Top of SOURCE MATERIAL

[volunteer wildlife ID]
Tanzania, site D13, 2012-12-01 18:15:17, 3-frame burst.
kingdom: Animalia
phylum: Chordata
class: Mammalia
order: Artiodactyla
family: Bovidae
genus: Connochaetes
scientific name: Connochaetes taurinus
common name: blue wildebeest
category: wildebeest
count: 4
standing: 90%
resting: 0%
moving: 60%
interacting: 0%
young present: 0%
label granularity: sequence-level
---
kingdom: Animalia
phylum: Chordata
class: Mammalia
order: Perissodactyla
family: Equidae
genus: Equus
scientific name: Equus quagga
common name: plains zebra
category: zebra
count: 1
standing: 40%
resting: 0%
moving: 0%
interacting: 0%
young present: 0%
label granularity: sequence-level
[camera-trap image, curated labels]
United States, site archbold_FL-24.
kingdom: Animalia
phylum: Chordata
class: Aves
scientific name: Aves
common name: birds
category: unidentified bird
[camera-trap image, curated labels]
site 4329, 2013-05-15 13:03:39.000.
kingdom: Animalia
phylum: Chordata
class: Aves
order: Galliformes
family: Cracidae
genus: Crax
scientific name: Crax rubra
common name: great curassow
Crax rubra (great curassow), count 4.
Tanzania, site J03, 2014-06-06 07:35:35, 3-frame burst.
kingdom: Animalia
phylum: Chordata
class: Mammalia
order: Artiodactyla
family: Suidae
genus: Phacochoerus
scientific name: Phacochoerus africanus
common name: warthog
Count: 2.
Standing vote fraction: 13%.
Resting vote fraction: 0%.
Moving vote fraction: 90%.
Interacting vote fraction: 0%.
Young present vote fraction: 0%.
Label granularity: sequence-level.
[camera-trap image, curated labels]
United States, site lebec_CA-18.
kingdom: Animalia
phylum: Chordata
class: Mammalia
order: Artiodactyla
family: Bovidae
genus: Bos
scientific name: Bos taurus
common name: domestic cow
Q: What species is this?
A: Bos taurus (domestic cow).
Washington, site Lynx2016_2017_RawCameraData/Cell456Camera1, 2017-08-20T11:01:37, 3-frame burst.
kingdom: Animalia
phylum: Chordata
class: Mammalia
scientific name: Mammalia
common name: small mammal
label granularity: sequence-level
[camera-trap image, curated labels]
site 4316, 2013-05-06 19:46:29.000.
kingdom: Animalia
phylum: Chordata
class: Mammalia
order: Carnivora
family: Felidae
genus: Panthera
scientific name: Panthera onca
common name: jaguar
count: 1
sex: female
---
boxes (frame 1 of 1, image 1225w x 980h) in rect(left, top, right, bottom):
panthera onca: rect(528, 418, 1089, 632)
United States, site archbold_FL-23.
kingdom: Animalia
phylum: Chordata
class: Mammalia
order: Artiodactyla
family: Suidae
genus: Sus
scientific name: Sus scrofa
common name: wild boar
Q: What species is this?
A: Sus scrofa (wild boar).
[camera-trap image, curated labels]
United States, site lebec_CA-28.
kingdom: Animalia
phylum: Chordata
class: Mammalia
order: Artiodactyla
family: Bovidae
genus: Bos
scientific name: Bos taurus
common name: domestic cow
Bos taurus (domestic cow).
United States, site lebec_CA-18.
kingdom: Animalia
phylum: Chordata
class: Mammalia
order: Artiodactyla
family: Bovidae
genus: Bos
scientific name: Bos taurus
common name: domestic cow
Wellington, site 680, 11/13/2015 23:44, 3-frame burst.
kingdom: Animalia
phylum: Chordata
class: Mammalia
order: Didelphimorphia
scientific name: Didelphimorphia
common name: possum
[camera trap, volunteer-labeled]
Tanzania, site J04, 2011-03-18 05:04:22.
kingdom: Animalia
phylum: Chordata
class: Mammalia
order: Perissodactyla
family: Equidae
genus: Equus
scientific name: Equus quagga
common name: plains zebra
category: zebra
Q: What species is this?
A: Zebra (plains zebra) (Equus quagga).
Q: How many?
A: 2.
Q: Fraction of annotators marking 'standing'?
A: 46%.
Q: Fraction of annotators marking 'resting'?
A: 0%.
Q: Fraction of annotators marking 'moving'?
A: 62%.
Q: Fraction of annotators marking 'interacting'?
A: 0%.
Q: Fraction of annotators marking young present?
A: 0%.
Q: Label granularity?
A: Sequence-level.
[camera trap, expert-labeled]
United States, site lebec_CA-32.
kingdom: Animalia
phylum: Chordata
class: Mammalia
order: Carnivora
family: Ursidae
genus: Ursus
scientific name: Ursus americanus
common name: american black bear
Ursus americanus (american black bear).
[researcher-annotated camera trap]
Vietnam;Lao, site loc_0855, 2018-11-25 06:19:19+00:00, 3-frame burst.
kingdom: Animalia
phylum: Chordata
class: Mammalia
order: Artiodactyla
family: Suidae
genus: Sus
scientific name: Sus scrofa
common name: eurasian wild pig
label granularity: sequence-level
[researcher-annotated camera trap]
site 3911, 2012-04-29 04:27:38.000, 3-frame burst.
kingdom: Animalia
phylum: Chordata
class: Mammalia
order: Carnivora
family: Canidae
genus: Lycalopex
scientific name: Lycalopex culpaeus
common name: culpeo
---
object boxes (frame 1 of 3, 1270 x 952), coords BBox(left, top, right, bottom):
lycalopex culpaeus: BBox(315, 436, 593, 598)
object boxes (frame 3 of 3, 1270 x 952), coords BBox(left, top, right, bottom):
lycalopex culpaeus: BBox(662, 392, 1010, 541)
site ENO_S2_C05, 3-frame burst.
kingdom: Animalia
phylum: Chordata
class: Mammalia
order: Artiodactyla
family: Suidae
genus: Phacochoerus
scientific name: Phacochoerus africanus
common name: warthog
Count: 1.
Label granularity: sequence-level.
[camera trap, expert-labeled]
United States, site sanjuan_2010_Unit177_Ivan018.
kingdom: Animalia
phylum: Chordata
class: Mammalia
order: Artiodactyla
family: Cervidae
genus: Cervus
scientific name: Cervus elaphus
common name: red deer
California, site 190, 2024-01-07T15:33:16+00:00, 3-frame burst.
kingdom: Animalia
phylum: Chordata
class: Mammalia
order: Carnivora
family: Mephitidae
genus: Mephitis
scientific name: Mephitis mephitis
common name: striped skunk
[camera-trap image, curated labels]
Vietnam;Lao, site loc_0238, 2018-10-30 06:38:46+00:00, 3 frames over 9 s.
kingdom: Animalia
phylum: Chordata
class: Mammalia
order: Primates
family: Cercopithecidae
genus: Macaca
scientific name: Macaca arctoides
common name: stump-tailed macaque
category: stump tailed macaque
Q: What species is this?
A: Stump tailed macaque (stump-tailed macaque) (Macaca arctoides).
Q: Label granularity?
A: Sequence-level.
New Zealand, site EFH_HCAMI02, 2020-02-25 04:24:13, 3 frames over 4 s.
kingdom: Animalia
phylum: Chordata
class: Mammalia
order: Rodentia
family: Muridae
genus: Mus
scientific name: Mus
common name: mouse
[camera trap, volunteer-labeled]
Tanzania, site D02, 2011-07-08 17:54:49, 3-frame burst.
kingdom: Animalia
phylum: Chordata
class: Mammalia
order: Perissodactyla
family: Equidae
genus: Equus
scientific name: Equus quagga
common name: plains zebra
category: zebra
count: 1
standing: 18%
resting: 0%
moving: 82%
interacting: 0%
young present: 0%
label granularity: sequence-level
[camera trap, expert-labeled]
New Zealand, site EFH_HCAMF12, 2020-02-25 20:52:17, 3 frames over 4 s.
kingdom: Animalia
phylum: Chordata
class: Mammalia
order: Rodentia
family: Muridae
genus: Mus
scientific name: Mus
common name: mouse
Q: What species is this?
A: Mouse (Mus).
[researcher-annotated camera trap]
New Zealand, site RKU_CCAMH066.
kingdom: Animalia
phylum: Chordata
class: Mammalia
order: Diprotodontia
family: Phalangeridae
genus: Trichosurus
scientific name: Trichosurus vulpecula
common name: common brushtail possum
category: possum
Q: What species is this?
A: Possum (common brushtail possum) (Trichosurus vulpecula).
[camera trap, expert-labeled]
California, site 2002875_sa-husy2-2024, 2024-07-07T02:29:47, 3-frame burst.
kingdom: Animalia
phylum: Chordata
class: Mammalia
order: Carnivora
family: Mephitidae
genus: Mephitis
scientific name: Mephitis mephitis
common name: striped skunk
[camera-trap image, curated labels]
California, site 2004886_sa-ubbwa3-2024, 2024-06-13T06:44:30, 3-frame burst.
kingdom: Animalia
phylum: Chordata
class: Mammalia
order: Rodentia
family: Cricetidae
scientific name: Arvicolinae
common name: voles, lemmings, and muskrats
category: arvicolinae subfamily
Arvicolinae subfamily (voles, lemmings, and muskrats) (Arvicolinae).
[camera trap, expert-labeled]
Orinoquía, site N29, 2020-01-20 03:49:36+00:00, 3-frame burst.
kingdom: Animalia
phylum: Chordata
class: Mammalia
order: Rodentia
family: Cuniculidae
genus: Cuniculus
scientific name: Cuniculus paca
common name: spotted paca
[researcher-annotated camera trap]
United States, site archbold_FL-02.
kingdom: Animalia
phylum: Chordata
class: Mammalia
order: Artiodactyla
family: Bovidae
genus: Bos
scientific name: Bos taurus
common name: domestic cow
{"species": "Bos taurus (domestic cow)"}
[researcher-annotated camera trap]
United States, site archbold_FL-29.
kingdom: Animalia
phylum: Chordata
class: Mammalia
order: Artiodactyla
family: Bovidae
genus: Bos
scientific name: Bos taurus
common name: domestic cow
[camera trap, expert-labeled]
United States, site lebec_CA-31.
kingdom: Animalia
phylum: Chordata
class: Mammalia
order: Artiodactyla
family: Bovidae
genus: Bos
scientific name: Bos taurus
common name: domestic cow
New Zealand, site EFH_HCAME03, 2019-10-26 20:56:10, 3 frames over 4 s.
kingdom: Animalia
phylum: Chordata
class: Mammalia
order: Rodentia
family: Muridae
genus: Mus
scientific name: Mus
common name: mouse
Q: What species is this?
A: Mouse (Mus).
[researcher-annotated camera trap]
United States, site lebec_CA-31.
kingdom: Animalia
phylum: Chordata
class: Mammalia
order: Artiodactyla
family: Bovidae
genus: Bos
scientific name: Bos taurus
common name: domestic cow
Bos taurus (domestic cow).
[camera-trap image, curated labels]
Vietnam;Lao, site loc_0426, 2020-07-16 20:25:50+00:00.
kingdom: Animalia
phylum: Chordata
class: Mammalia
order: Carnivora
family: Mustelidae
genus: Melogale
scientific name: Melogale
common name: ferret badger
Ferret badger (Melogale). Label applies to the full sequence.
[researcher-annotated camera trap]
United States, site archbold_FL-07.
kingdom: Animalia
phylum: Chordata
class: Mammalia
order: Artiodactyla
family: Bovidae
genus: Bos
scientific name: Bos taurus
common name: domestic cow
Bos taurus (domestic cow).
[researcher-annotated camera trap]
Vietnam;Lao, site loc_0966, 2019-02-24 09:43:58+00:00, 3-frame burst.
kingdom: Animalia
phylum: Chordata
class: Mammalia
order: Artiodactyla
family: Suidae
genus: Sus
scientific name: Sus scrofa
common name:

Bottom of SOURCE MATERIAL

ASSIGNMENT: Transcribe, exactly and without additions, the lines of the records above, beginning with the line that contains "scientific name: Cervus elaphus" and ending with the line that contains "order: Primates", both included.

FINISHED TASK:
scientific name: Cervus elaphus
common name: red deer
California, site 190, 2024-01-07T15:33:16+00:00, 3-frame burst.
kingdom: Animalia
phylum: Chordata
class: Mammalia
order: Carnivora
family: Mephitidae
genus: Mephitis
scientific name: Mephitis mephitis
common name: striped skunk
[camera-trap image, curated labels]
Vietnam;Lao, site loc_0238, 2018-10-30 06:38:46+00:00, 3 frames over 9 s.
kingdom: Animalia
phylum: Chordata
class: Mammalia
order: Primates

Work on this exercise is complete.